Records supplied Start Marker

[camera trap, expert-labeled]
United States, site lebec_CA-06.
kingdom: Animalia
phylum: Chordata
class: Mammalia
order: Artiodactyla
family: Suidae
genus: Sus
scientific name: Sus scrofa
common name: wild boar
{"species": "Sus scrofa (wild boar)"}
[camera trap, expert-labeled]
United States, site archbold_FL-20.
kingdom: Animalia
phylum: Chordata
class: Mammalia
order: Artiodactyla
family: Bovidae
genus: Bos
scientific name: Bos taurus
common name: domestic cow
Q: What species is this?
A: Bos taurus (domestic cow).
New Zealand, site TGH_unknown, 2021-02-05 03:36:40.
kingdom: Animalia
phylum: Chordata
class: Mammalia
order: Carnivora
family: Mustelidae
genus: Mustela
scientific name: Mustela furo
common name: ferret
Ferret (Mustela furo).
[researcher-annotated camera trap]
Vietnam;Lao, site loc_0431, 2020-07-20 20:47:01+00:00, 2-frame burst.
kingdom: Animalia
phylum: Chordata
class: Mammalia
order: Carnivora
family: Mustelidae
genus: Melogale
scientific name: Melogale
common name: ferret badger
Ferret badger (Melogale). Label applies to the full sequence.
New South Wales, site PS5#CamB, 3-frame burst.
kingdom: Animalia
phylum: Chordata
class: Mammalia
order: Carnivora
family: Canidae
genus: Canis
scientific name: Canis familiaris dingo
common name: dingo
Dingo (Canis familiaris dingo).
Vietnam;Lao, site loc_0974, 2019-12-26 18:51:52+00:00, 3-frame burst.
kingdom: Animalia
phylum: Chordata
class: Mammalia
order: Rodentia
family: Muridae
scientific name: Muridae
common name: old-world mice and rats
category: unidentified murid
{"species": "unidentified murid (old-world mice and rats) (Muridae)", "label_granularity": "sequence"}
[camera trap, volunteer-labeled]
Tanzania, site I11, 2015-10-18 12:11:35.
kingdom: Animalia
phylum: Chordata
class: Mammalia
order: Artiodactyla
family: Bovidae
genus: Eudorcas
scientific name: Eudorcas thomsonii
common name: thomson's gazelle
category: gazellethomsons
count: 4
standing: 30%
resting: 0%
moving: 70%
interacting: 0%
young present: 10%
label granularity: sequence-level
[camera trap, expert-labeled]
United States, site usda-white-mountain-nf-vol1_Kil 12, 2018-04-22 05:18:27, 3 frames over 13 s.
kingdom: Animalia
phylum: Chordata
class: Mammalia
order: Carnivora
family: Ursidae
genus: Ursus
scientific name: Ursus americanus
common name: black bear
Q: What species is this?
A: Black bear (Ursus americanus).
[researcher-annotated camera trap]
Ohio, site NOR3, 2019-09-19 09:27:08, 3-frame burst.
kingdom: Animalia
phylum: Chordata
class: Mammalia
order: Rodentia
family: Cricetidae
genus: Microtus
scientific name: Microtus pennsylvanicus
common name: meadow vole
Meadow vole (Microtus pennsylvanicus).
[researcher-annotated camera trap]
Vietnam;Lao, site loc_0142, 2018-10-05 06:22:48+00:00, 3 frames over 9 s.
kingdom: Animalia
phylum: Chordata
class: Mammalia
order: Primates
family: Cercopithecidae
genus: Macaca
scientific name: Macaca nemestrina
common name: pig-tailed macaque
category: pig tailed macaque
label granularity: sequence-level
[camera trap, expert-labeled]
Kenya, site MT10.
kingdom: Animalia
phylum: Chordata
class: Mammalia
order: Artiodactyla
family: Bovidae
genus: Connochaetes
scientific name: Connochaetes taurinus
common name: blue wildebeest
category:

Records supplied End Marker

▶ Task instructions
Return each entry from above without altering a single character.

▶ Reply to the task
[camera trap, expert-labeled]
United States, site lebec_CA-06.
kingdom: Animalia
phylum: Chordata
class: Mammalia
order: Artiodactyla
family: Suidae
genus: Sus
scientific name: Sus scrofa
common name: wild boar
{"species": "Sus scrofa (wild boar)"}
[camera trap, expert-labeled]
United States, site archbold_FL-20.
kingdom: Animalia
phylum: Chordata
class: Mammalia
order: Artiodactyla
family: Bovidae
genus: Bos
scientific name: Bos taurus
common name: domestic cow
Q: What species is this?
A: Bos taurus (domestic cow).
New Zealand, site TGH_unknown, 2021-02-05 03:36:40.
kingdom: Animalia
phylum: Chordata
class: Mammalia
order: Carnivora
family: Mustelidae
genus: Mustela
scientific name: Mustela furo
common name: ferret
Ferret (Mustela furo).
[researcher-annotated camera trap]
Vietnam;Lao, site loc_0431, 2020-07-20 20:47:01+00:00, 2-frame burst.
kingdom: Animalia
phylum: Chordata
class: Mammalia
order: Carnivora
family: Mustelidae
genus: Melogale
scientific name: Melogale
common name: ferret badger
Ferret badger (Melogale). Label applies to the full sequence.
New South Wales, site PS5#CamB, 3-frame burst.
kingdom: Animalia
phylum: Chordata
class: Mammalia
order: Carnivora
family: Canidae
genus: Canis
scientific name: Canis familiaris dingo
common name: dingo
Dingo (Canis familiaris dingo).
Vietnam;Lao, site loc_0974, 2019-12-26 18:51:52+00:00, 3-frame burst.
kingdom: Animalia
phylum: Chordata
class: Mammalia
order: Rodentia
family: Muridae
scientific name: Muridae
common name: old-world mice and rats
category: unidentified murid
{"species": "unidentified murid (old-world mice and rats) (Muridae)", "label_granularity": "sequence"}
[camera trap, volunteer-labeled]
Tanzania, site I11, 2015-10-18 12:11:35.
kingdom: Animalia
phylum: Chordata
class: Mammalia
order: Artiodactyla
family: Bovidae
genus: Eudorcas
scientific name: Eudorcas thomsonii
common name: thomson's gazelle
category: gazellethomsons
count: 4
standing: 30%
resting: 0%
moving: 70%
interacting: 0%
young present: 10%
label granularity: sequence-level
[camera trap, expert-labeled]
United States, site usda-white-mountain-nf-vol1_Kil 12, 2018-04-22 05:18:27, 3 frames over 13 s.
kingdom: Animalia
phylum: Chordata
class: Mammalia
order: Carnivora
family: Ursidae
genus: Ursus
scientific name: Ursus americanus
common name: black bear
Q: What species is this?
A: Black bear (Ursus americanus).
[researcher-annotated camera trap]
Ohio, site NOR3, 2019-09-19 09:27:08, 3-frame burst.
kingdom: Animalia
phylum: Chordata
class: Mammalia
order: Rodentia
family: Cricetidae
genus: Microtus
scientific name: Microtus pennsylvanicus
common name: meadow vole
Meadow vole (Microtus pennsylvanicus).
[researcher-annotated camera trap]
Vietnam;Lao, site loc_0142, 2018-10-05 06:22:48+00:00, 3 frames over 9 s.
kingdom: Animalia
phylum: Chordata
class: Mammalia
order: Primates
family: Cercopithecidae
genus: Macaca
scientific name: Macaca nemestrina
common name: pig-tailed macaque
category: pig tailed macaque
label granularity: sequence-level
[camera trap, expert-labeled]
Kenya, site MT10.
kingdom: Animalia
phylum: Chordata
class: Mammalia
order: Artiodactyla
family: Bovidae
genus: Connochaetes
scientific name: Connochaetes taurinus
common name: blue wildebeest
category:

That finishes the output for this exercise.